▶ TEXTO PARA ANALIZAR:
§

Una escuela con este compromiso pedagógico-didáctico y social exige una adecuada preparación humana, profesional, teológica. En efecto, la propuesta religiosa hecha a los alumnos de la escuela obligatoria y presentada al lado de cualquier posible respuesta que se les pueda dar, no sólo respeta la pluralidad de las orientaciones ideológicas de las familias, de los alumnos y de los profesores, sino que se traduce en una verdadera y auténtica propuesta educativa liberadora y orientadora incluso para quienes el día de mañana crean que no deben realizar ninguna opción de fe.

§

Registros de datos
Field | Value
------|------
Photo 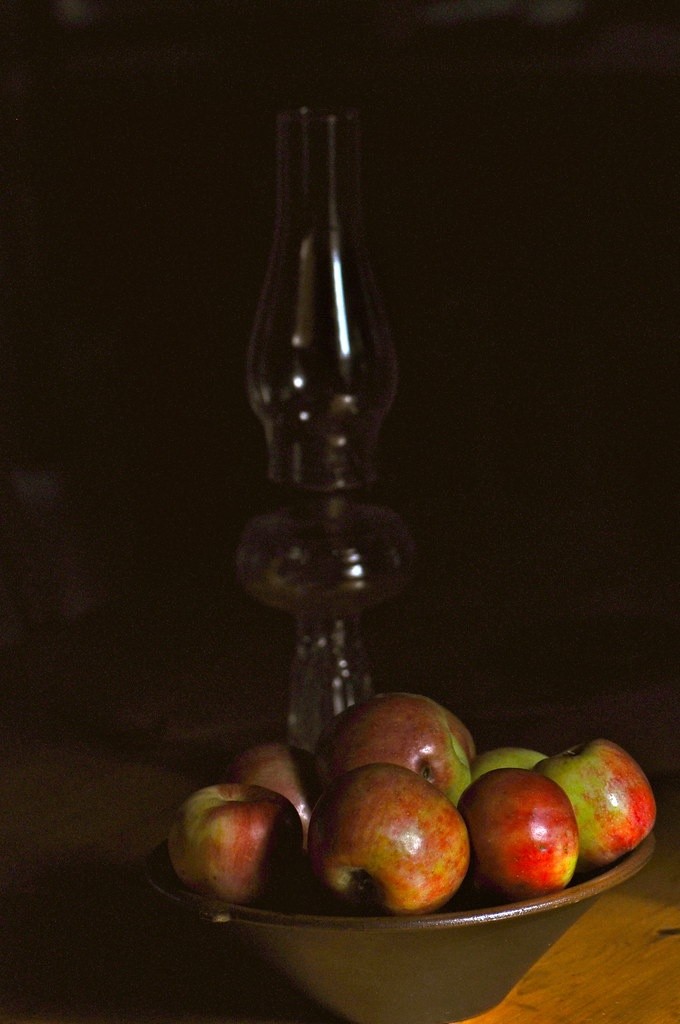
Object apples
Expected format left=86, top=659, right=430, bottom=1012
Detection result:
left=165, top=740, right=317, bottom=904
left=307, top=691, right=656, bottom=919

§

▶ TAREAS DEL EJERCICIO:
**a.** Transcribe del texto para analizar el fragmento que empieza en "Una escuela con" y acaba en "opción de fe.".
**b.** Responde a estas preguntas a partir del texto para analizar:
(i) ¿Qué tipos de preparación exige una escuela con este compromiso?
(ii) ¿A qué alumnos se hace la propuesta religiosa?
(iii) ¿De quiénes respeta la propuesta la pluralidad de orientaciones ideológicas?
**c.** Enumera todos los adjetivos con los que el texto para analizar califica la «propuesta educativa».

▶ RESPUESTAS EN ORDEN:
**a.**
Una escuela con este compromiso pedagógico-didáctico y social exige una adecuada preparación humana, profesional, teológica. En efecto, la propuesta religiosa hecha a los alumnos de la escuela obligatoria y presentada al lado de cualquier posible respuesta que se les pueda dar, no sólo respeta la pluralidad de las orientaciones ideológicas de las familias, de los alumnos y de los profesores, sino que se traduce en una verdadera y auténtica propuesta educativa liberadora y orientadora incluso para quienes el día de mañana crean que no deben realizar ninguna opción de fe.

**b.**
(i) Una preparación humana, profesional y teológica.
(ii) A los alumnos de la escuela obligatoria.
(iii) De las familias, de los alumnos y de los profesores.

**c.** Verdadera, auténtica, liberadora y orientadora.